If you believe Guy Bunker, senior vice president of products at security firm Clearswift, the new EU data protection fines could turn out to be "a company killer". But is he right?

The new regulations are set to give data protection agencies the power to fine companies 5% of global annual turnover, up to the value of €100m, which Bunker thinks will put industries with small profit margins in serious danger.

"Businesses these days are built on their IP or their costumer information, so they should be looking out for it," he said. "It’s a good thing to do.

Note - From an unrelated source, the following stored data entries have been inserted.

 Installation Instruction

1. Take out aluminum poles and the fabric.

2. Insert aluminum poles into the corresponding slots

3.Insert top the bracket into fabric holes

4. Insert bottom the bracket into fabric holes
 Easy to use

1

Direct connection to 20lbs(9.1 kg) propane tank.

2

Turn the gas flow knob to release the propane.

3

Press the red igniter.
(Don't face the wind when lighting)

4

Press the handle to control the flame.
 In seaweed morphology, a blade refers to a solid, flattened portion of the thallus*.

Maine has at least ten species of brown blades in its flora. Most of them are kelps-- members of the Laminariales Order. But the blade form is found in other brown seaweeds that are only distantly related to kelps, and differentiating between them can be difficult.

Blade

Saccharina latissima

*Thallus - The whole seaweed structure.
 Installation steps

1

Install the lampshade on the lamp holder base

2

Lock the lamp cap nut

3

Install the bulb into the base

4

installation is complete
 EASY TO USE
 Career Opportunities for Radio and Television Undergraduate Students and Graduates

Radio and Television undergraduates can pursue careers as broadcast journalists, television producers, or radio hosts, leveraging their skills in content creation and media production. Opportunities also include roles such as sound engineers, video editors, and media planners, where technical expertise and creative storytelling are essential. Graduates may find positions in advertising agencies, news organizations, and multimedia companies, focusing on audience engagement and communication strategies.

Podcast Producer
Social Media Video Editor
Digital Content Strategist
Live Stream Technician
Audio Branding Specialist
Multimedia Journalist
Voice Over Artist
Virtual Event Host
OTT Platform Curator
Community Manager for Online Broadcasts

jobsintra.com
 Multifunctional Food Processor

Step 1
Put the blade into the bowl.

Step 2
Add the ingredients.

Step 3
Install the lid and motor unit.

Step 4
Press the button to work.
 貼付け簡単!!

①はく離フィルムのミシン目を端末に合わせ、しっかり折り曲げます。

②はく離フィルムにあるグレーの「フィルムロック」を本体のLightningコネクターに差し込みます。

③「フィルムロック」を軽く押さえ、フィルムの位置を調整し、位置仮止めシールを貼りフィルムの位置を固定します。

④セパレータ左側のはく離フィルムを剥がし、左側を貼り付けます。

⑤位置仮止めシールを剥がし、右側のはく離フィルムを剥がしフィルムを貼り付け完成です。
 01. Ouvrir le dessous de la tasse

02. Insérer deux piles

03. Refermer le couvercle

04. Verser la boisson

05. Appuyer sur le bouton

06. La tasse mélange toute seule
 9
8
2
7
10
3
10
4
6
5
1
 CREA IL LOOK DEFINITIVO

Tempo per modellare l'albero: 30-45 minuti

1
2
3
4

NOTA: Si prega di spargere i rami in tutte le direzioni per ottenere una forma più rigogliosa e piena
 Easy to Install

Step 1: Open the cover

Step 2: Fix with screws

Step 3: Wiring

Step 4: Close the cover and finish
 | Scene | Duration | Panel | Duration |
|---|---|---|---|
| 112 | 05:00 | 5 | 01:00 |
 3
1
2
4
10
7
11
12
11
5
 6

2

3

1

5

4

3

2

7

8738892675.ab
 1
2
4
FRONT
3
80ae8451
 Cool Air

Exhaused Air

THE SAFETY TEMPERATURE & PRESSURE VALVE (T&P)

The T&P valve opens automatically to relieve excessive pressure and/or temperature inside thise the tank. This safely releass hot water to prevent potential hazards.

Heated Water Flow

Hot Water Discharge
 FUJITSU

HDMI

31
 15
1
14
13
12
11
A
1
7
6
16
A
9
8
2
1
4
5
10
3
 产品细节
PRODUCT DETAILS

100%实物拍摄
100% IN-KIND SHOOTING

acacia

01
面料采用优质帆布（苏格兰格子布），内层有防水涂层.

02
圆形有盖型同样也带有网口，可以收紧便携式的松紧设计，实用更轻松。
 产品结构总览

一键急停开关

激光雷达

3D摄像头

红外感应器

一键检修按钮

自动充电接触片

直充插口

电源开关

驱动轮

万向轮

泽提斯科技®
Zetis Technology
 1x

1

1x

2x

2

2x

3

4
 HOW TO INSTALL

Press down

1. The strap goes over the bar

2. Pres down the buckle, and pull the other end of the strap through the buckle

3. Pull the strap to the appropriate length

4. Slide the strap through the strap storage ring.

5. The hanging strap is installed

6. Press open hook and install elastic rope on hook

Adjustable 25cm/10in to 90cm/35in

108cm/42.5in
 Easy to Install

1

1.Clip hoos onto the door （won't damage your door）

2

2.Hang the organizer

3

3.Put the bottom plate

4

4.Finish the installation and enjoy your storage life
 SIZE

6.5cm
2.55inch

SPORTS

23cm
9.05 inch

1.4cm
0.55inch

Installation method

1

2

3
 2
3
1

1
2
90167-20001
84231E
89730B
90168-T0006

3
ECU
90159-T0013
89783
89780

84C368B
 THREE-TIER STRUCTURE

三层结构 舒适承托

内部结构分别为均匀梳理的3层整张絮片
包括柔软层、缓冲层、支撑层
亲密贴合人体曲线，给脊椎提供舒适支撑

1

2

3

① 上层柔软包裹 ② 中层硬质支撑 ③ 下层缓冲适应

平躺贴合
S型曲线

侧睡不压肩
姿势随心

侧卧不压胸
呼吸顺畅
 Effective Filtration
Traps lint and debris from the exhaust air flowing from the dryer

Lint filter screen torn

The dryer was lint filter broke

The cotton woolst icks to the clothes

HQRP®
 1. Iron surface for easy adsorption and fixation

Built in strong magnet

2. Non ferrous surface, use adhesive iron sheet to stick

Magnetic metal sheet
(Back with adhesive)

It doesn’t have to be very expensive, it just has to be well thought out."

Currently UK firms and government bodies face a maximum fine of £500,000 from the information commissioner’s office (ICO), though a survey recently released by iStorage revealed a third of British security professionals were not even aware of the limit. Potential fines measured in eight or nine figures are unlikely to invite the same complacency.

"I think it needs to be done because if we don’t sit up and take notice we will see a lot of the UK’s intellectual property wandering elsewhere," Bunker said. Right now he reckons the ICO is not able to "come down hard enough" on firms negligent of data protection, and in the case of multinationals it is hard not to see his point.

He estimated the current fines are only 5-10% of the cost of a data breach, once one factors in the amount needed in implementing new policies, taking remedial action, and auditing more regularly. "Actually the fine is just annoying," he said. "But it’s only a small part of the actual breach."

If this is true breaches may already be costing firms millions, and yet the regulators believe this is not enough incentive for them to change. Bunker believes early fines will be far below the limit, just to nudge companies into line. Time may prove that a nudge is not enough.